Тризна безумия (Гарсиа Маркес) - страница 3

И вновь тот, другой. Сердце, разрывавшееся у него в груди, словно начало неведомо куда проваливаться. Всю его душу наполнило ощущение гармонии и покоя, и он как будто бы вознесся под небеса, словно бы сила гравитации, притягивавшая его к земле, перестала существовать. Он напрочь позабыл, что другой за его плечами ждет-не дождется, когда он вновь устремится в дорогу. Куда заманчивей остаться здесь и ждать момента, когда его отец сумеет возобладать над смертью и начнет расти, исчезая со своих фотографий. Именно. Когда его отец покидал пространство портрета и присаживался к нему на кровать — поистине, он был прекрасен! Он вновь видел своего отца совсем иными глазами — глазами детства; не желая расставаться с зародышем сна, он вбивал гвозди в его тело. Лицо его цветом своим уподоблялось мокрой земле, а тело заполняло все пространство комнаты. И в том теле, что росло, принимало разнообразные формы и тянулось к угрожающему рухнуть потолку, он распознавал тело своего отца. Взирая на рост тела, он чувствовал сыновнюю гордость — гордость за причастность тому мигу, когда его отец практически достигает потолка, пробивает его насквозь и сокрушает. Это уже был не просто его отец. Это был высоченный и болезненно костлявый человек, одеянием которому служил крик. Дыхание непомерных легких его отца превосходило по силе все ветра земли: оно пригибало деревья и бросало в дрожь людей, а их города обращало во прах. И по всей земле трезвонили колокола всех колоколен, возвещая о жутком триумфе младенца-варвара. А тот еще пуще взрастал, и голуби взмывали ввысь, пытаясь отыскать высшее небо цвета остывшей золы, — темное и угрожающее небо, веющее у всех над головами чудовищно-исполинскими крыльями летучей мыши. Его отец — владыка мира! Он в гордом одиночестве возвышается над бесплодной землей, творит реки и моря, всякий раз оставаясь разочарованным своими творениями и тем уподобляясь Творцу в первый день Потопа.

Но это длилось всего несколько секунд. И вот всему пришел конец. Он вновь превратился в крохотного человечка, а углы комнаты уже просто кишели целым множеством ему подобных, и эти копии суматошно разбегались в разные стороны, словно бегущие огня муравьишки.

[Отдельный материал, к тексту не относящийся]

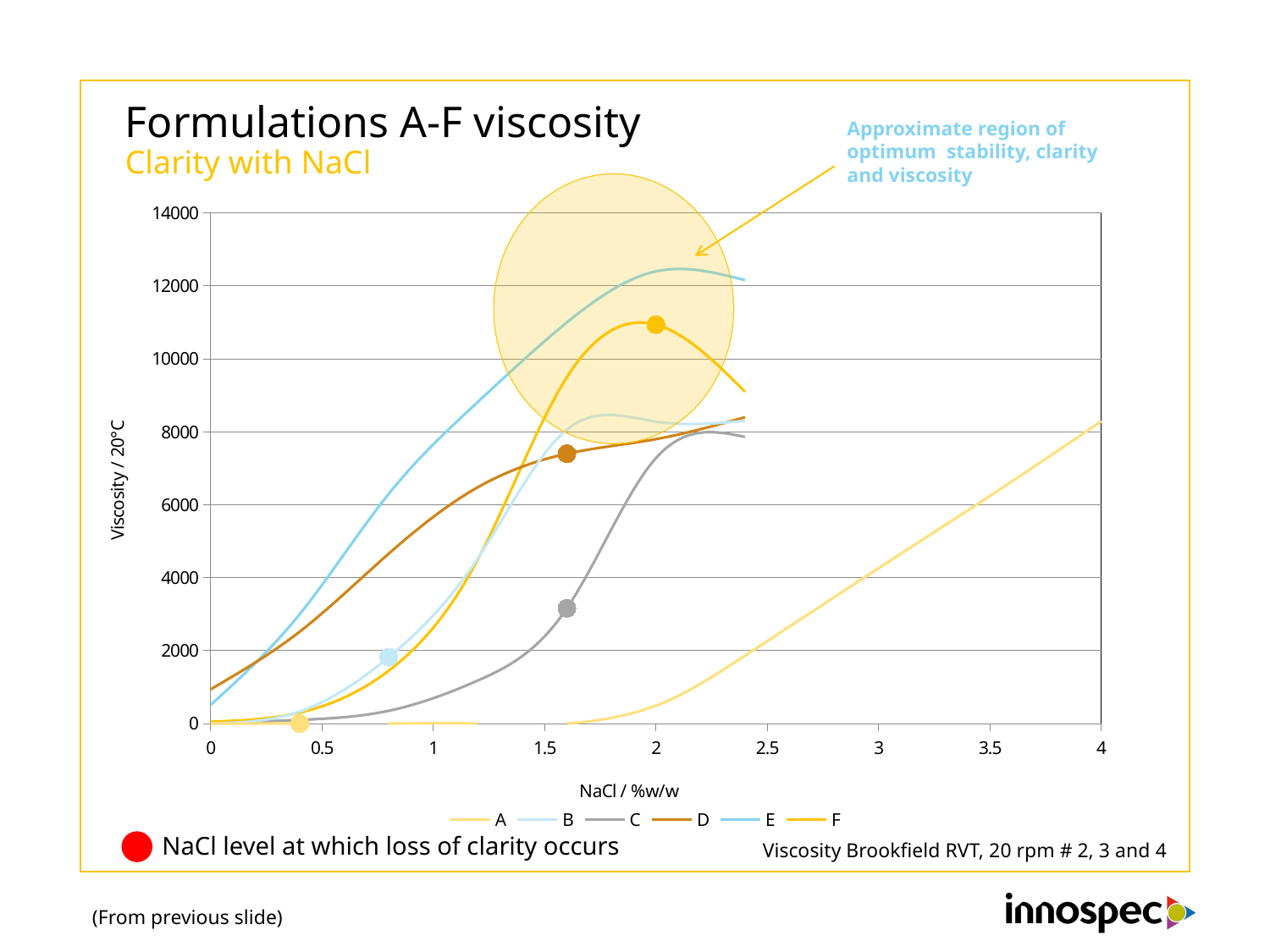
Is the viscosity of series B at NaCl 1.5 %w/w greater or less than 4000? greater At NaCl 1 %w/w, which series has the higher viscosity, E or A? E Is the viscosity of series A at NaCl 2 %w/w greater or less than 2000? less What is the label of the x axis? NaCl / %w/w Is the viscosity of series F at NaCl 2 %w/w greater or less than 10000? greater Does the viscosity of series A rise or fall as NaCl increases from 2 to 4 %w/w? rise What kind of chart is shown on the slide? line chart Which series reaches the highest viscosity on the chart? E Which series has the lowest viscosity at NaCl 1.5 %w/w? A How many series does the legend list? 6 What are the series names listed in the legend? A, B, C, D, E, F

Но ему была по душе эта жутковатая забава; он чувствовал радость, причем совершенно бессмысленную, лишь от того, что видит такое множество копий собственного отца. Он испытывал удовлетворение от созерцания лилипу тов, в ужасе хоронящихся по углам; они взирали на него пронзительными недобрыми глазками, сталкивались на бегу друг с другом и так и плодились до тех пор, покуда не заполнили всю комнату. Когда он увидел это впервые, то был потрясен. Но потом вполне свыкся с этим ежедневным зрелищем. И, пожалуй, уже не испытывал большого удовольствия, встречая повсюду своего отца: и на столах, и под кроватями, и на книгах, и даже в мышеловке. Однако он был теперь не в состоянии обходиться без этого ежедневного спектакля. Ему доставляло наслаждение, наслаждение дитя-переростка, схватить десять-пятнадцать лилипутов и поднести их прямо к своим глазам, чтобы разглядеть во всех подробностях. И насколько же контрастировало то выражение ужаса на лицах лилипутов с выражением его собственного лица! А лилипуты были похожи друг на друга, как две капли воды: бледные, перепуганные насмерть, и у каждого нервно подергивалась левая щека — в точности, как у его отца и как на фотографиях его отца. Их лица были в сизых подтеках, с ранами от гвоздей; они исторгали запах алкоголя и снотворных. Как же они трепетали, стоило ему лишь слегка раздвинуть свои пальцы или собрать их в кулак и сжать, словно намереваясь их раздавить! Он с любопытством и восторгом взирал на то, как они стремглав разбегались, пытаясь затаиться среди мебели, ныряли в аквариумы, где их немедленно пожирали вечно голодные рыбины. Непомерное количество копий его отца приводило ему на ум сравнение с отвратительным нашествием крыс.